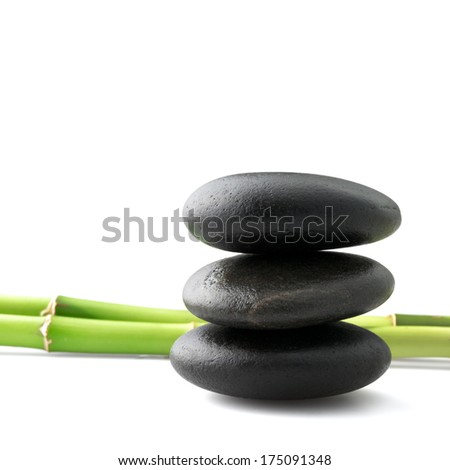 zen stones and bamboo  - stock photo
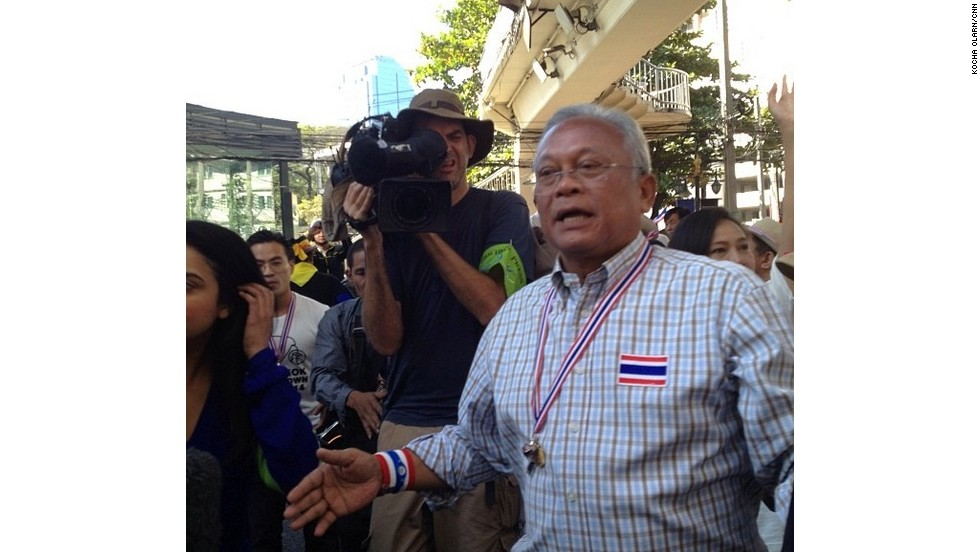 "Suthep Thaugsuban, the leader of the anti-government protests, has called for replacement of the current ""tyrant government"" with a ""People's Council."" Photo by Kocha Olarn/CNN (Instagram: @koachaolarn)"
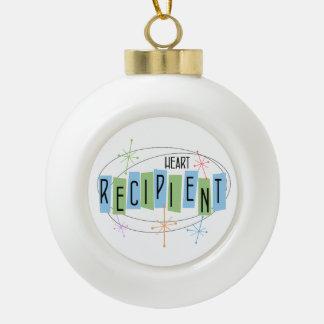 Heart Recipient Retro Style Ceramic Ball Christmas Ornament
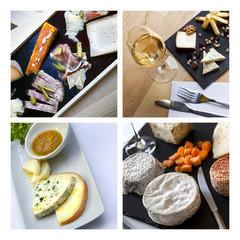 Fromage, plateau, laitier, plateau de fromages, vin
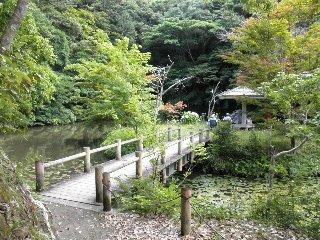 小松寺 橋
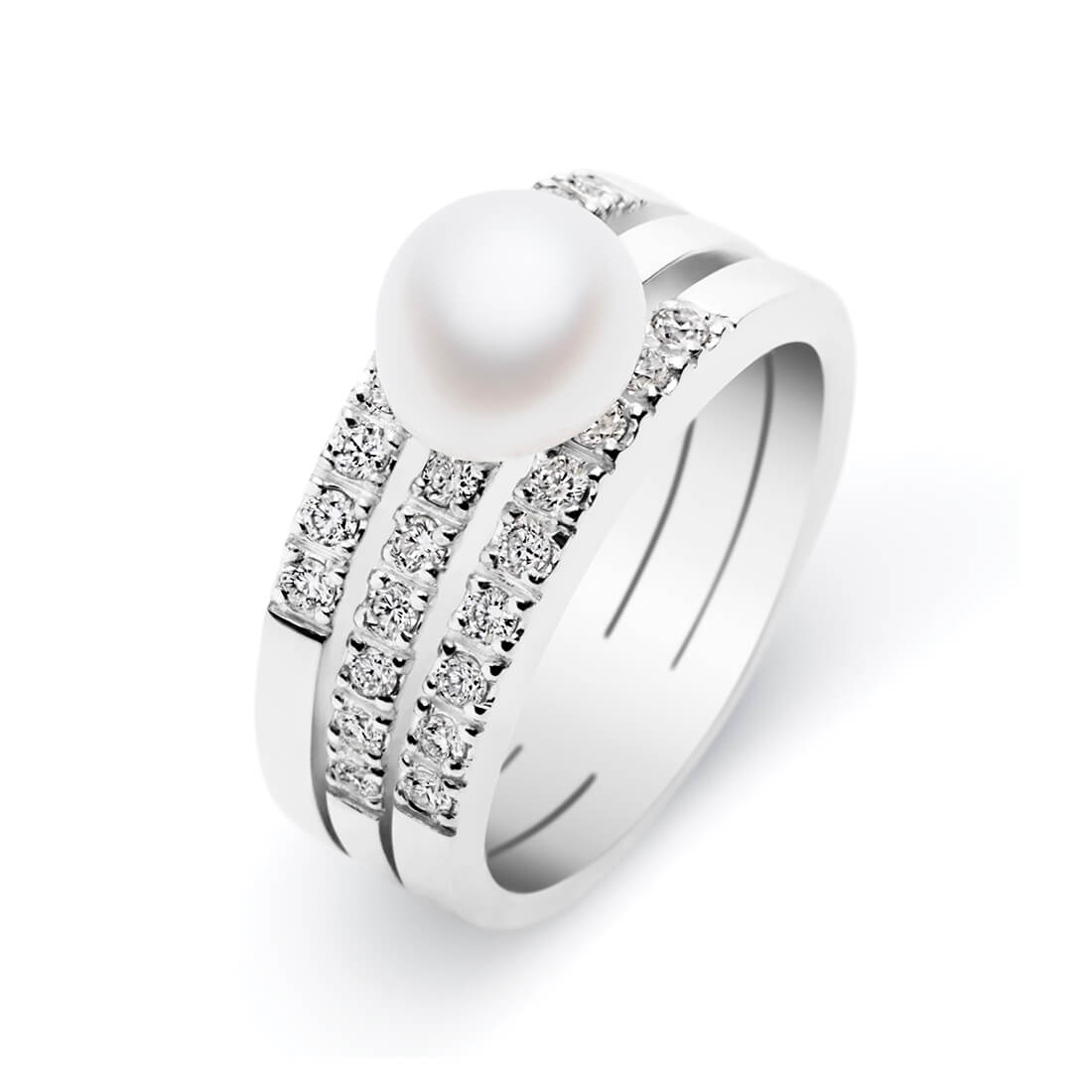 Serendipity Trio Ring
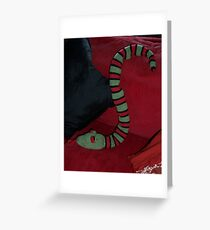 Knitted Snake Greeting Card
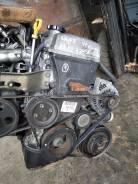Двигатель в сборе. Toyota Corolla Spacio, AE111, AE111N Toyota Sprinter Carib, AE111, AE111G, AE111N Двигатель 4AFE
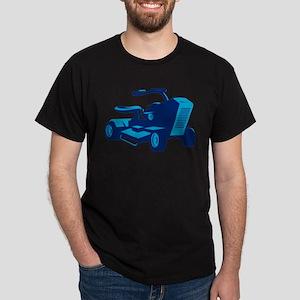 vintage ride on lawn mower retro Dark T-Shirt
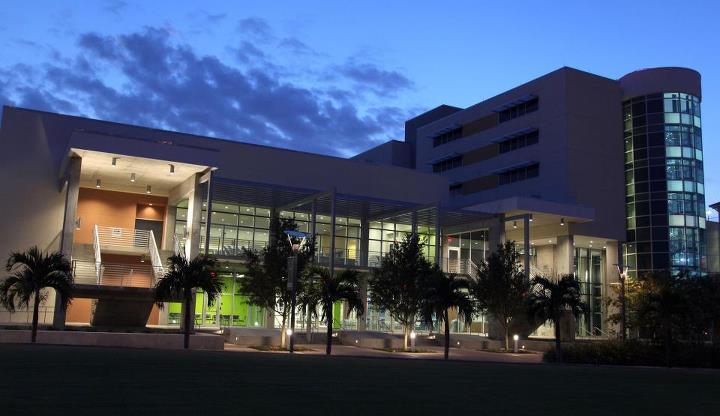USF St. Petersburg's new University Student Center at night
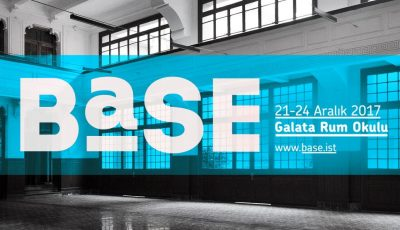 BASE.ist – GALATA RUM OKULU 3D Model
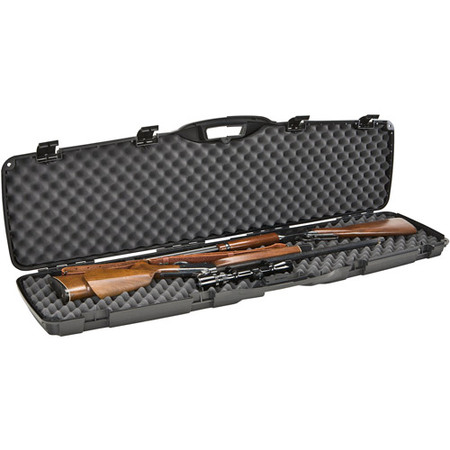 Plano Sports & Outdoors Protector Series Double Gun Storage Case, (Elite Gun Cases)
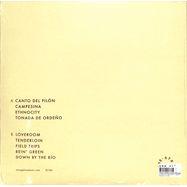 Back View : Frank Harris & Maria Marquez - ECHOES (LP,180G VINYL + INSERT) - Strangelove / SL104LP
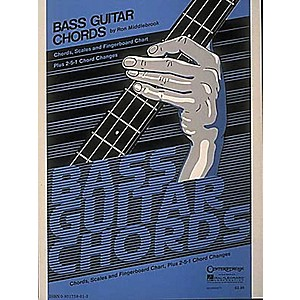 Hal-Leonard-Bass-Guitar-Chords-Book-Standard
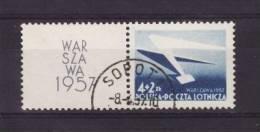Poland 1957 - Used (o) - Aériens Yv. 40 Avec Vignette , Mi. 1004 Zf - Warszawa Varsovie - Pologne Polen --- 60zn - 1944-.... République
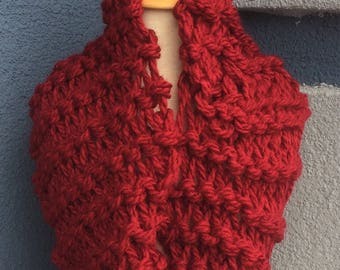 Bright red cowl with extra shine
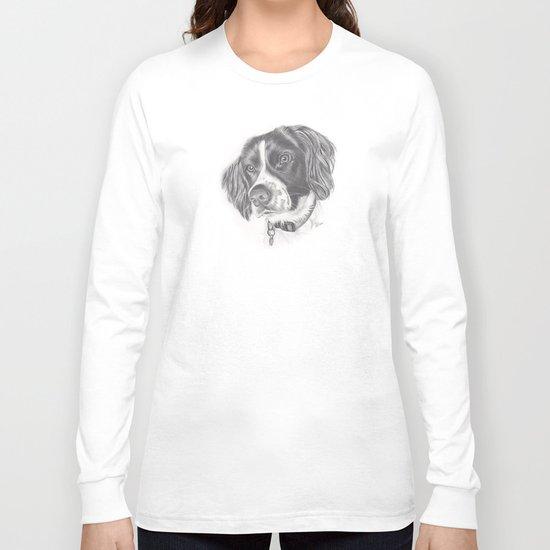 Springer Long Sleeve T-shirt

⁂

### THE TASK
Every line from the one with "Back View : Frank" through the end of the material above should be restated word for word, with the pictures left out.

### TASK RESULT
 Back View : Frank Harris & Maria Marquez - ECHOES (LP,180G VINYL + INSERT) - Strangelove / SL104LP
 Hal-Leonard-Bass-Guitar-Chords-Book-Standard
Poland 1957 - Used (o) - Aériens Yv. 40 Avec Vignette , Mi. 1004 Zf - Warszawa Varsovie - Pologne Polen --- 60zn - 1944-.... République
 Bright red cowl with extra shine
 Springer Long Sleeve T-shirt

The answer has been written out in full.